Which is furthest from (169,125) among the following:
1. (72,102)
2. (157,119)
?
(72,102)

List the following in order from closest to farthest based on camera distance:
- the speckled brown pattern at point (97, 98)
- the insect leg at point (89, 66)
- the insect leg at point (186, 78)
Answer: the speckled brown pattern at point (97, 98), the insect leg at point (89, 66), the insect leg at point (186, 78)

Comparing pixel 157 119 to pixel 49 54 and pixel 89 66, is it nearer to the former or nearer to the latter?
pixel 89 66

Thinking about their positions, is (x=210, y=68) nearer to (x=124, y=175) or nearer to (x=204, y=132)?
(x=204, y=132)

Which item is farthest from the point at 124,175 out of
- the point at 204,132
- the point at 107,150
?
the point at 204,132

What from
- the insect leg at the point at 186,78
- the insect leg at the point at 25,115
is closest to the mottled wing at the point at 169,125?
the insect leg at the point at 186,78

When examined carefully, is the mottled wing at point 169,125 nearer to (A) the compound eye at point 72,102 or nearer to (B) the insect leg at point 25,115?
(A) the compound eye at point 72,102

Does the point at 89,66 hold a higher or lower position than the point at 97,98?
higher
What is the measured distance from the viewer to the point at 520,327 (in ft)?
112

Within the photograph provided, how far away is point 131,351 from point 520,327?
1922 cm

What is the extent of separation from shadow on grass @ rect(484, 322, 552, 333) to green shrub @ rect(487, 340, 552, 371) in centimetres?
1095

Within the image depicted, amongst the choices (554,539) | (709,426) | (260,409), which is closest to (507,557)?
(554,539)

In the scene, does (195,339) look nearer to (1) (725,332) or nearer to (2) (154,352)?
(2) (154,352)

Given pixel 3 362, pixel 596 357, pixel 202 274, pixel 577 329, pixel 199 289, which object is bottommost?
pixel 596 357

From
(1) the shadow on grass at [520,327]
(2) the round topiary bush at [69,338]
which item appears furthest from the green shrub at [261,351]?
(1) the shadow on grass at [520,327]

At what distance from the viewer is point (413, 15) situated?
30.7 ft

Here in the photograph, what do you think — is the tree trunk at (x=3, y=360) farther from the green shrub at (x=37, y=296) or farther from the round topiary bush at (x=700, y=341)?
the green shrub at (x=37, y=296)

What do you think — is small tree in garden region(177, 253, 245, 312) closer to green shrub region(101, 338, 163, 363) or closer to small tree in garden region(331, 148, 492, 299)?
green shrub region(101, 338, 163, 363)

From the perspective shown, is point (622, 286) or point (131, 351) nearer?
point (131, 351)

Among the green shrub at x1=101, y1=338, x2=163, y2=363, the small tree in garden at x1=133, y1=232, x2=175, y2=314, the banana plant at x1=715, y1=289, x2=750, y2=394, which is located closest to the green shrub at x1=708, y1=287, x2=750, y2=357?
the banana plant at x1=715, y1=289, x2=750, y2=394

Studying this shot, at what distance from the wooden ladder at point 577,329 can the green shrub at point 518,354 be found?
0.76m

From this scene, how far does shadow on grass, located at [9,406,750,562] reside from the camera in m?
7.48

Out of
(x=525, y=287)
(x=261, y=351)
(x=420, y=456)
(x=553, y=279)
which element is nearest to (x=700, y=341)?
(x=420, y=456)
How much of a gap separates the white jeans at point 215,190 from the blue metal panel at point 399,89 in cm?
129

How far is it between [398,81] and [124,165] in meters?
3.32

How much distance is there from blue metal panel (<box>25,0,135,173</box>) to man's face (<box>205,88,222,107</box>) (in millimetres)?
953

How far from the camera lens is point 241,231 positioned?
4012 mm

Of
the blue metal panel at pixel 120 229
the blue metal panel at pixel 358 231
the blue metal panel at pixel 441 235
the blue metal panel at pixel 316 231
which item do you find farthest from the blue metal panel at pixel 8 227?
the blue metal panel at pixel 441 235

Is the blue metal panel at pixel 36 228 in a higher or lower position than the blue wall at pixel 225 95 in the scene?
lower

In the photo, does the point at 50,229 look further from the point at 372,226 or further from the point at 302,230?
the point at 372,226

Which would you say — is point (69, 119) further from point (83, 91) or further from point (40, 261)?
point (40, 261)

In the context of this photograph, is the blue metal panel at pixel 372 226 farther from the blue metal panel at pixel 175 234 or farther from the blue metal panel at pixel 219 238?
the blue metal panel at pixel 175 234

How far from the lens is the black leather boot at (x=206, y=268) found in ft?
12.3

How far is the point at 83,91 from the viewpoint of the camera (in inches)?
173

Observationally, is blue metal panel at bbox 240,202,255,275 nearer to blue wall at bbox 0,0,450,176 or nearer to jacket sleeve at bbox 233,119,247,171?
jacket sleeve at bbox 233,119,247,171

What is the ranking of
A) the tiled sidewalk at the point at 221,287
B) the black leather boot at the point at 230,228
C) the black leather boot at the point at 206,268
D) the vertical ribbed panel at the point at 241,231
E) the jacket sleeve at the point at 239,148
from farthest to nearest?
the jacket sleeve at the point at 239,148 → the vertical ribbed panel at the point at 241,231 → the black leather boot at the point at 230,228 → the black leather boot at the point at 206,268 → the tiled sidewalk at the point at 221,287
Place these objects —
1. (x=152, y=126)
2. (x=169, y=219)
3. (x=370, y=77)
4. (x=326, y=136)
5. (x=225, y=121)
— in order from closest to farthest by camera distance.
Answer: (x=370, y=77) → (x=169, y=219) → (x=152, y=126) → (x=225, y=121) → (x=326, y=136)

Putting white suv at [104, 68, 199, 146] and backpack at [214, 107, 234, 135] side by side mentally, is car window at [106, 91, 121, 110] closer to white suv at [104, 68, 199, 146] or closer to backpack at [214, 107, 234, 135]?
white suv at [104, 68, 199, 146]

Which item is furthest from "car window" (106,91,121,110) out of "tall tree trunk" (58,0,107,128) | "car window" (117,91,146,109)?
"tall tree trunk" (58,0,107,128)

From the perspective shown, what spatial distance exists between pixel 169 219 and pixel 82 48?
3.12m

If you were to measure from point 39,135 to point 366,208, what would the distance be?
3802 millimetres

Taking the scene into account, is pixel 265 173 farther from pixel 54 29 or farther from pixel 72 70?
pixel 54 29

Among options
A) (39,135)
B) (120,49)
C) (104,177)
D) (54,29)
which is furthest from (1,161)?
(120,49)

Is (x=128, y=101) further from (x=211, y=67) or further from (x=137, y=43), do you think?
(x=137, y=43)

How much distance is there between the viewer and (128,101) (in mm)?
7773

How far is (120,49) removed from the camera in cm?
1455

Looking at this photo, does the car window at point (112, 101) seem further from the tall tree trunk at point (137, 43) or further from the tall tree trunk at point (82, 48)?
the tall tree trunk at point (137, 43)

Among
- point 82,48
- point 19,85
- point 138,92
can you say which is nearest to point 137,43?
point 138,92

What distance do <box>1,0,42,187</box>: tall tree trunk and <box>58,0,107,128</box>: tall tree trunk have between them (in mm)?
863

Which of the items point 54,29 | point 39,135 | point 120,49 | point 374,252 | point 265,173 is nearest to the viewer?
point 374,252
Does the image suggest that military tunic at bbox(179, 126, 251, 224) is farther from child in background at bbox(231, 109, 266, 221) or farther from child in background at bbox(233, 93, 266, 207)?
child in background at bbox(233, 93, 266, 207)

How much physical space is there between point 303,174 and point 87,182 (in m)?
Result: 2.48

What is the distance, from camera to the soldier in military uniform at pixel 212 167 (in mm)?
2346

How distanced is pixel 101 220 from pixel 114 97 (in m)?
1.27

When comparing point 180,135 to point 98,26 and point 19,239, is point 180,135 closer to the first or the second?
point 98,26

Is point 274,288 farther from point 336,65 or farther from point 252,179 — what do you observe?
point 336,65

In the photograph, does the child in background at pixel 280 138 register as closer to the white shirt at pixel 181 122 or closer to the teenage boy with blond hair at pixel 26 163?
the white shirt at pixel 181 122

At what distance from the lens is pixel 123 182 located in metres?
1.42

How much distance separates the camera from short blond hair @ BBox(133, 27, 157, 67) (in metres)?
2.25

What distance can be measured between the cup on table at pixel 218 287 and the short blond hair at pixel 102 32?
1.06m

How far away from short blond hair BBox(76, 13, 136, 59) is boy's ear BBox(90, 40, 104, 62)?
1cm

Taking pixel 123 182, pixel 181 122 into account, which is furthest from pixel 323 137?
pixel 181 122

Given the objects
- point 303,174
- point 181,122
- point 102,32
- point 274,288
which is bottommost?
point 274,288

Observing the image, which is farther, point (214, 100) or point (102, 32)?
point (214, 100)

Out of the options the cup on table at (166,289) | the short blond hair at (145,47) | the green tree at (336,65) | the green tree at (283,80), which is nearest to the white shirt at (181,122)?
§ §
### WHAT IS NEEDED:
Quote only the lines from the line containing "What distance can" through the end of the entries, keeping the first and the last.

### COMPLETE OUTPUT:
What distance can be measured between the cup on table at pixel 218 287 and the short blond hair at pixel 102 32?
1.06m

How far away from short blond hair BBox(76, 13, 136, 59) is boy's ear BBox(90, 40, 104, 62)?
1cm

Taking pixel 123 182, pixel 181 122 into account, which is furthest from pixel 323 137?
pixel 181 122

Given the objects
- point 303,174
- point 181,122
- point 102,32
- point 274,288
which is bottommost?
point 274,288

Observing the image, which is farther, point (214, 100) or point (102, 32)?
point (214, 100)

Out of the options the cup on table at (166,289) | the short blond hair at (145,47) | the green tree at (336,65) | the green tree at (283,80), which is nearest to the white shirt at (181,122)?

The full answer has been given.